The Terra (LUNA) crash will go down in crypto history as one of its most catastrophic events. Billions of people lost their life savings and investments. In the meantime, a small group of insiders benefited.
Related Reading | LUNA Classic Jumps 90% Following Support From Crypto Exchanges
According to a report from Arcane Research analyst Anders Helseth, the Terra (LUNA) ecosystem, now known as Terra Classic, operated as a long-term “pump and dump” scheme.
The analyst looked into on-chain activity to support his claims and found revealing information on the distribution of LUNC and its value inflows, how the token supply moved from one group of addresses to another, from exchange platforms from 2020 to a few days before the crash.
The analyst called the Terra Classic ecosystem the “perfect exit liquidity” for early LUNA holders. This scheme was supported by the high popularity in the Anchor Protocol, the UST (Terra Classic’s algorithmic stablecoin) and LUNA mint mechanism, and this token’s supply.
As seen below, the LUNA supply was “highly concentrated” by Terraform Labs (TFL), Terra Classic’s developing company co-founded by Do-Kwon. Excluding exchange platforms, TFL controlled over 537 million LUNA tokens as of October 3, 2020.
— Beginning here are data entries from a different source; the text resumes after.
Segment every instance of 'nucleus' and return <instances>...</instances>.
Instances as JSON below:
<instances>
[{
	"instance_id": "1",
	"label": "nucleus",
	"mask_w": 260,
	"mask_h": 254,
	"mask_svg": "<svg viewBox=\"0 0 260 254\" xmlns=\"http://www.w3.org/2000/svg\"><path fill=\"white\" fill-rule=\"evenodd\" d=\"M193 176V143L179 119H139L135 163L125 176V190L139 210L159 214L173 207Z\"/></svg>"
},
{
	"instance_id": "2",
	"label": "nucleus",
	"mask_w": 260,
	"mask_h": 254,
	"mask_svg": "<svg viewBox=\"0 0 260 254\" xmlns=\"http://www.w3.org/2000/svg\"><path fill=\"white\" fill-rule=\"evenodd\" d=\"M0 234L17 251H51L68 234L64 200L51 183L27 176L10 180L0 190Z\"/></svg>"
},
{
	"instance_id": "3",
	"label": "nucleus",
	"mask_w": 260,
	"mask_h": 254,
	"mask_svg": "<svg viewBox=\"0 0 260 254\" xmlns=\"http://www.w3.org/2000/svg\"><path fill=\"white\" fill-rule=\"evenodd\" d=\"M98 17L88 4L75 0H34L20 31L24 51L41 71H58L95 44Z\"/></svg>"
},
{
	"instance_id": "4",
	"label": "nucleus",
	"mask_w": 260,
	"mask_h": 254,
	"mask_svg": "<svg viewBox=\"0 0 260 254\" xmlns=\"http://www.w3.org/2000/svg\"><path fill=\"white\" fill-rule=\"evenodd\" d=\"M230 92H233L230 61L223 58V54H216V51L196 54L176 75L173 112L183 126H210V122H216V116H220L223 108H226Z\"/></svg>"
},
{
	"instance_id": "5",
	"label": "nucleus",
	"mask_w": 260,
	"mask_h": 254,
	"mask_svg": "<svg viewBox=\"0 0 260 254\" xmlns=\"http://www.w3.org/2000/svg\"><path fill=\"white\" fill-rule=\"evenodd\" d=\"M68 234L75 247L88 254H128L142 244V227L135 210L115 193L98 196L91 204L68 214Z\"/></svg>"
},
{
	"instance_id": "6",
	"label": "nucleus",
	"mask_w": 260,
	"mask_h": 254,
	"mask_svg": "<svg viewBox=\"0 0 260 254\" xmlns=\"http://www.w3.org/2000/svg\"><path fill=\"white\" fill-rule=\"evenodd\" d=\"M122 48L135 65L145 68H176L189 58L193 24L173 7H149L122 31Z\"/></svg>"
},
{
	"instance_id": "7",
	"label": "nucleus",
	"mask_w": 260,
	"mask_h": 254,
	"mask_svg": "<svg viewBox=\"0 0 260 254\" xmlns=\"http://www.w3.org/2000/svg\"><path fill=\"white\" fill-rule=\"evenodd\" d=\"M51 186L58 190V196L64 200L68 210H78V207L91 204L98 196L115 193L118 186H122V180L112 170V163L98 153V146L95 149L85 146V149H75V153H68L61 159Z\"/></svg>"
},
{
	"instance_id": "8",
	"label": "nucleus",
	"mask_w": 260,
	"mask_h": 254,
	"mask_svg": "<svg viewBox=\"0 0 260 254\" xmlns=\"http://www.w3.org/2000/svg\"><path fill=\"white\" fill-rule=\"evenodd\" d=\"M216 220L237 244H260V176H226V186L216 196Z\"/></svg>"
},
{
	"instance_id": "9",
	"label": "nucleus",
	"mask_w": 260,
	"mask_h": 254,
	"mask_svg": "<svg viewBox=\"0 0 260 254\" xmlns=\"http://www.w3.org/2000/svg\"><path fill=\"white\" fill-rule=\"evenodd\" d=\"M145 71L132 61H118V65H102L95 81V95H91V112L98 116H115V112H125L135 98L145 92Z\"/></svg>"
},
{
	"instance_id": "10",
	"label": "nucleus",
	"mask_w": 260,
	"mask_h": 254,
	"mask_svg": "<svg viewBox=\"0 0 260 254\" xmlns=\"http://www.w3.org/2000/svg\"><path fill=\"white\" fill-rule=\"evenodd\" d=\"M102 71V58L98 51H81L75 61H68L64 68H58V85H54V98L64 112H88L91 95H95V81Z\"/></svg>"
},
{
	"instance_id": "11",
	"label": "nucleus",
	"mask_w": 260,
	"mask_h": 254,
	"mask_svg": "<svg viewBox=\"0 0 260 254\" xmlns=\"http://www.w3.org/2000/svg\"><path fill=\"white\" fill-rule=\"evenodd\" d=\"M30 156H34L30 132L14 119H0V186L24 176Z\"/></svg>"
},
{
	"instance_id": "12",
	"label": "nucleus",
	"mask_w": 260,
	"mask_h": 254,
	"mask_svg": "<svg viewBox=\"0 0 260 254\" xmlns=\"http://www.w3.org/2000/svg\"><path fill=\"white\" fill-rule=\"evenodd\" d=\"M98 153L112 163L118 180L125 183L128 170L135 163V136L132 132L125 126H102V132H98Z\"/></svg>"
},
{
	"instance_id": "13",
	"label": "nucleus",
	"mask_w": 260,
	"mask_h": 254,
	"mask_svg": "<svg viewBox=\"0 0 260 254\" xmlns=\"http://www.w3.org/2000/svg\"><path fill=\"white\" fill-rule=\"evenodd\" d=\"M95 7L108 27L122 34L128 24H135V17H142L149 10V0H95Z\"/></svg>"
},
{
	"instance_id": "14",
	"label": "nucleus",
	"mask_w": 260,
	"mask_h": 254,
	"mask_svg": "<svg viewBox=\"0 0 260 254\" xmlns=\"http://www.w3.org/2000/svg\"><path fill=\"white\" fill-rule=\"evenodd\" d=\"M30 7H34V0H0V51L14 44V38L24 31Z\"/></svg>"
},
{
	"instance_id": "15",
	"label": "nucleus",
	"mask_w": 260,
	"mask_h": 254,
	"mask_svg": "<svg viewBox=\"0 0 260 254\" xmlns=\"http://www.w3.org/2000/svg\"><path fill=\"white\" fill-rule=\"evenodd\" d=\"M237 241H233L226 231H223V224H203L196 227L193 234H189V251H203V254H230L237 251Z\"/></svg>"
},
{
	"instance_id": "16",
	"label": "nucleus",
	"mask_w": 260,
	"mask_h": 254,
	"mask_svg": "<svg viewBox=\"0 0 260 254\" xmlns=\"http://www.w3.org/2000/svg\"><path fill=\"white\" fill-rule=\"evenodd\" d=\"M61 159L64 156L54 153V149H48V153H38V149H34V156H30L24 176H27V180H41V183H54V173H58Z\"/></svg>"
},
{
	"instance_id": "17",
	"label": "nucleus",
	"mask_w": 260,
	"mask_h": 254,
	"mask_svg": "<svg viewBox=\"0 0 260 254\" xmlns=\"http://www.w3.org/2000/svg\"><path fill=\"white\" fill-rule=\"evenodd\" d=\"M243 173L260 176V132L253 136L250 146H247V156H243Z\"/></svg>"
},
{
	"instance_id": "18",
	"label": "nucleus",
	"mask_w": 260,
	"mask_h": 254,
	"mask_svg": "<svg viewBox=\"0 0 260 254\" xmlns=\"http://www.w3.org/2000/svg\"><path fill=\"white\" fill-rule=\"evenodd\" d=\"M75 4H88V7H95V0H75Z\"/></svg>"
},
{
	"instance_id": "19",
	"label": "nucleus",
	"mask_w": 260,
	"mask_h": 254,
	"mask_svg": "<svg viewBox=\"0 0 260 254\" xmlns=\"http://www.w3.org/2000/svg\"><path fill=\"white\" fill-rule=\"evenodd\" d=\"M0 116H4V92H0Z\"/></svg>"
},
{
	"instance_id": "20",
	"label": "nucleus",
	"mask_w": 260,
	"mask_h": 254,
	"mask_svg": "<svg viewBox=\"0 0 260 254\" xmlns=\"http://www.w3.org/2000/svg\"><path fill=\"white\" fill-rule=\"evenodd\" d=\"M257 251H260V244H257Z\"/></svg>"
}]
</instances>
The analyst claims unidentified wallets founded by Terraform Labs, the largest LUNC holder, moved their funds to “bridges and centralized exchanges”. The funds began moving in late 2020 and “frequently” saw transactions from TFL to as many as 3,000 unidentified wallets.
A total of $6 billion in net outflows were recorded between Terraform Labs to these wallets to bridges/exchanges. As seen below, these funds were later transferred to the “others” group of wallets.
In other words, according to the analyst’s research, Terraform Labs seemed to have moved their LUNA supply to exchanges where they were bought by retail investors. The “others” wallets saw $6.5 billion in net inflows.
In theory, $6.5 billion is the profit scored by TFL and early LUNC investors, but the analyst believes the number could be much higher. The report claims the following:
Therefore, we have reason to believe that the potential for creating outside profits was larger than the $6 billion net flow that’s calculated based on the assumption that portions of the early deposits of LUNAto exchanges were not sold.
Thus, the report claims the Terra Classic ecosystem, levering the popularity and the upside volatility on the price of LUNA (LUNC), created “exit liquidity” for these investors. The analyst concluded the following on the alleged mechanism that enabled early LUNC investors to transfer value to retail investors:
By pumping the LUNA token, the burn/mint mechanism, and creating a sustained demand for the UST token through Anchor, the perfect exit liquidity for large LUNA bags was created (…). At best, the profits can be described as collateral winnings in a failed bootstrapping attempt.
Related Reading | Daily Pump & Dump | May 31, 2022 Crypto Market Report
At the time of writing, LUNA trades at $9 with a 3% loss on the 4-hour chart.